Chart of the Week: Nearly Half of All Americans Don’t Pay Income Taxes
Rob Bluey /
This year’s Index of Dependence on Government presented startling findings about the sharp increase of Americans who rely on the federal government for housing, food, income, student aid or other assistance. (See last week’s chart.)
Another eye-popping number was the percentage of Americans who don’t pay income taxes, which now accounts for nearly half of the U.S. population. Meanwhile, most of that population receives generous federal benefits.
“One of the most worrying trends in the Index is the coinciding growth in the non-taxpaying public,” wrote Heritage authors Bill Beach and Patrick Tyrrell. “The percentage of people who do not pay federal income taxes, and who are not claimed as dependents by someone who does pay them, jumped from 14.8 percent in 1984 to 49.5 percent in 2009.”
That means 151.7 million Americans paid nothing in 2009. By comparison, 34.8 million tax filers paid no taxes in 1984.
The rapid growth of Americans who don’t pay income taxes is particularly alarming for the fate of the American form of government, Beach and Tyrrell warned. Coupled with higher spending on government programs, it is already proving to be a major fiscal challenge.

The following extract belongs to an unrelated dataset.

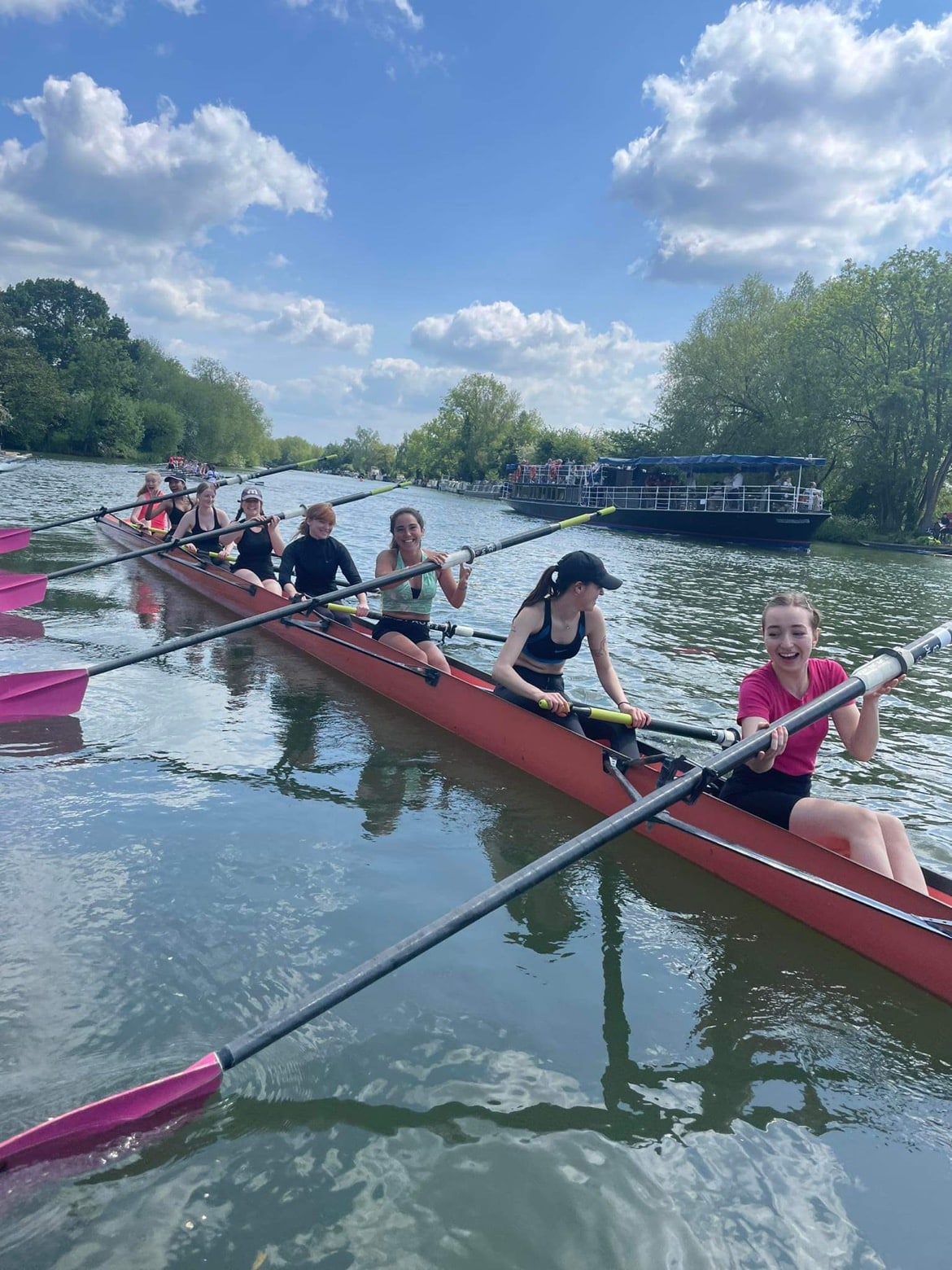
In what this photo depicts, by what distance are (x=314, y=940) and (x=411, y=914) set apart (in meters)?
0.57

“This trend should concern everyone who supports America’s republican form of government,” Beach and Tyrrell wrote. “If the citizens’ representatives are elected by an increasing percentage of voters who pay no income tax, how long will it be before these representatives respond more to demands for yet more entitlements and subsidies from non-payers than to the pleas of taxpayers to exercise greater spending prudence?”